Source material>
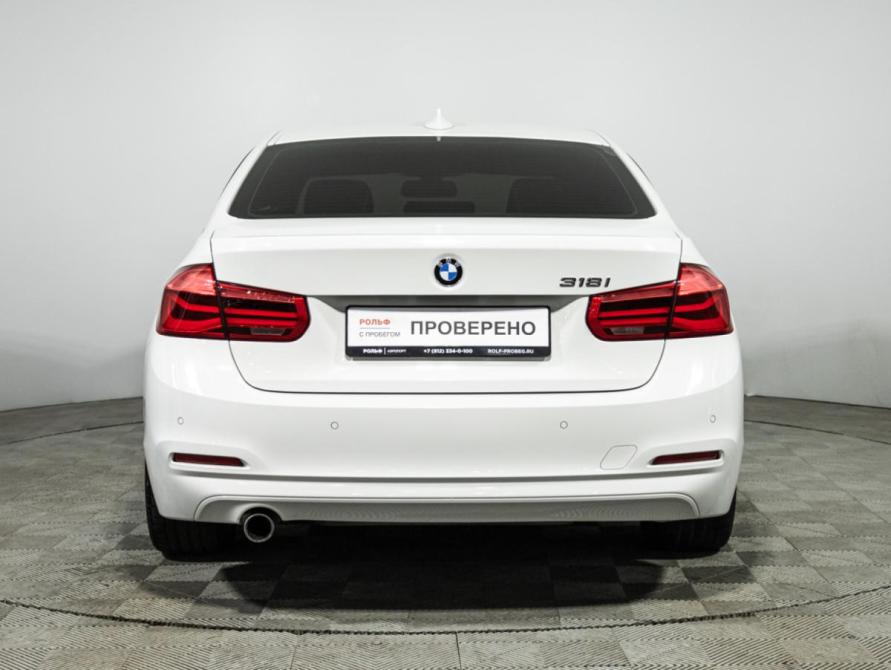 BMW 3 серии VI (F3x) Рестайлинг Санкт-Петербург  - изображение 7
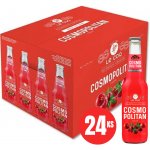 LE COQ Koktejl Cosmopolitan 24 x 330 ml (karton) – Zboží Dáma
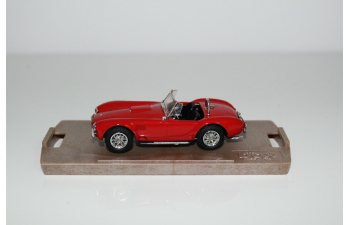 SHELBY AC COBRA SPIDER (1962), red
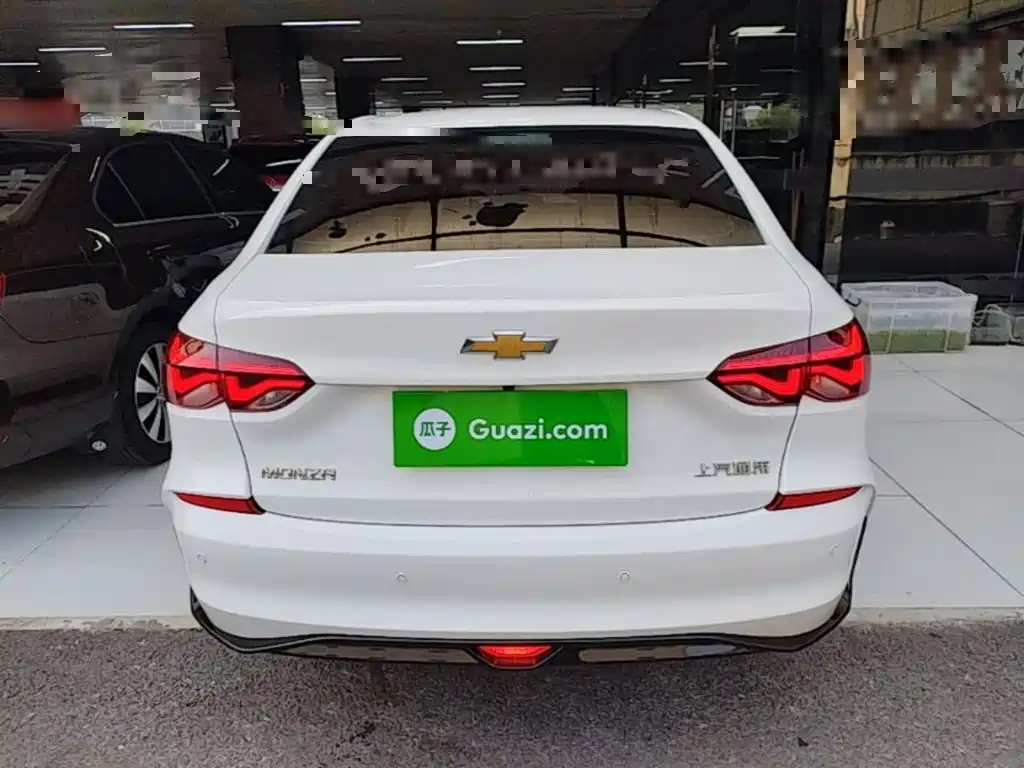 Chevrolet Monza 2022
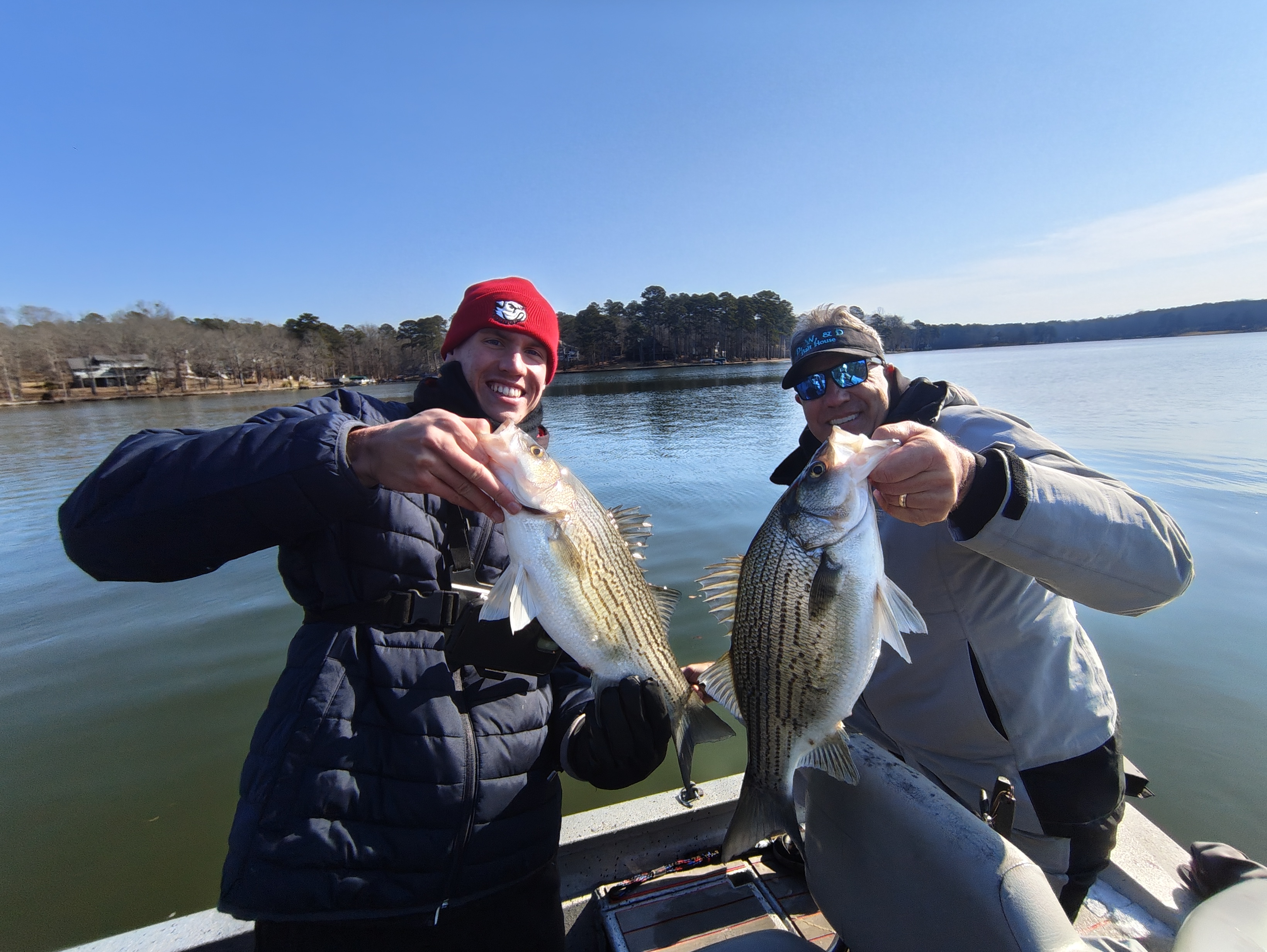Tacklbox founder, Logan Parrott, doubles up with Dr. Bringolf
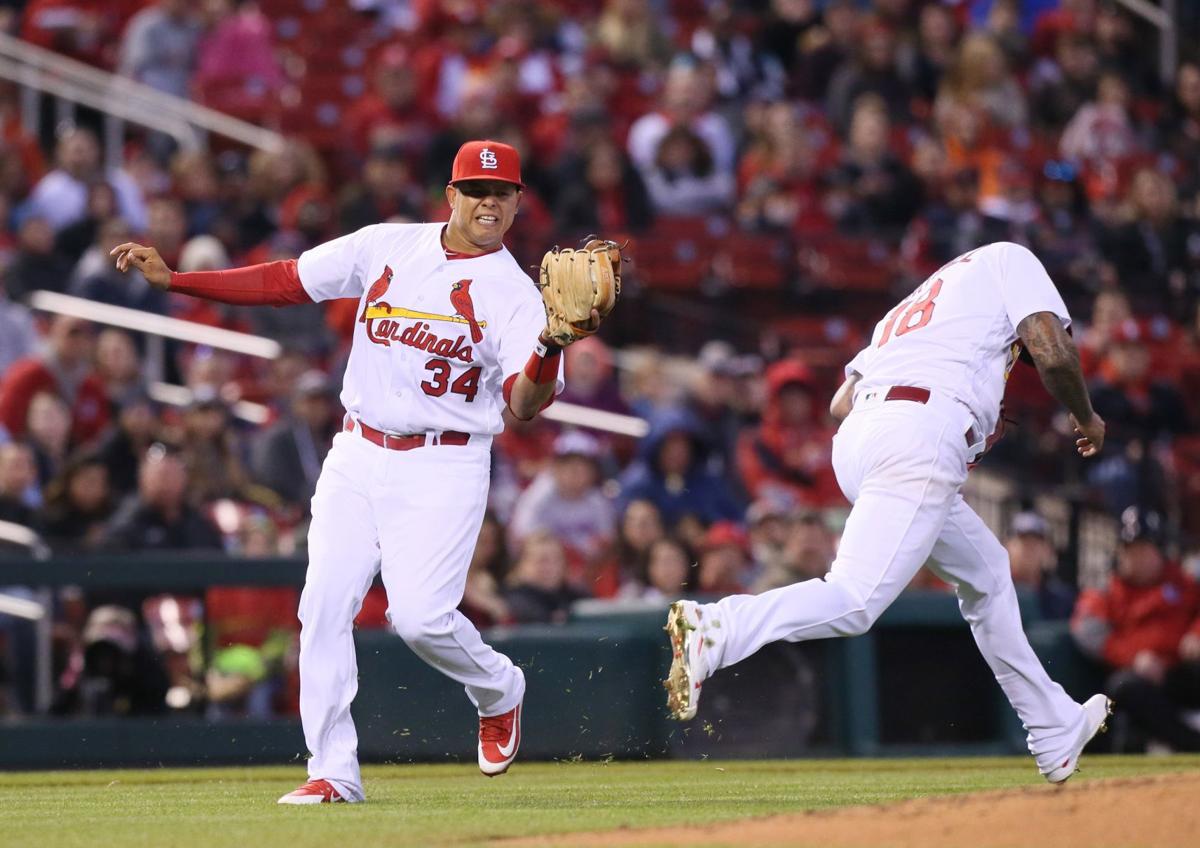 Cardinals notebook: Munoz performs well at shortstop | St. Louis Cardinals | 0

Assignment> Copy each line of the data above word for word, omitting the pictures.

Worked solution>
 BMW 3 серии VI (F3x) Рестайлинг Санкт-Петербург  - изображение 7
 LE COQ Koktejl Cosmopolitan 24 x 330 ml (karton) – Zboží Dáma
 SHELBY AC COBRA SPIDER (1962), red
 Chevrolet Monza 2022
Tacklbox founder, Logan Parrott, doubles up with Dr. Bringolf
 Cardinals notebook: Munoz performs well at shortstop | St. Louis Cardinals | 0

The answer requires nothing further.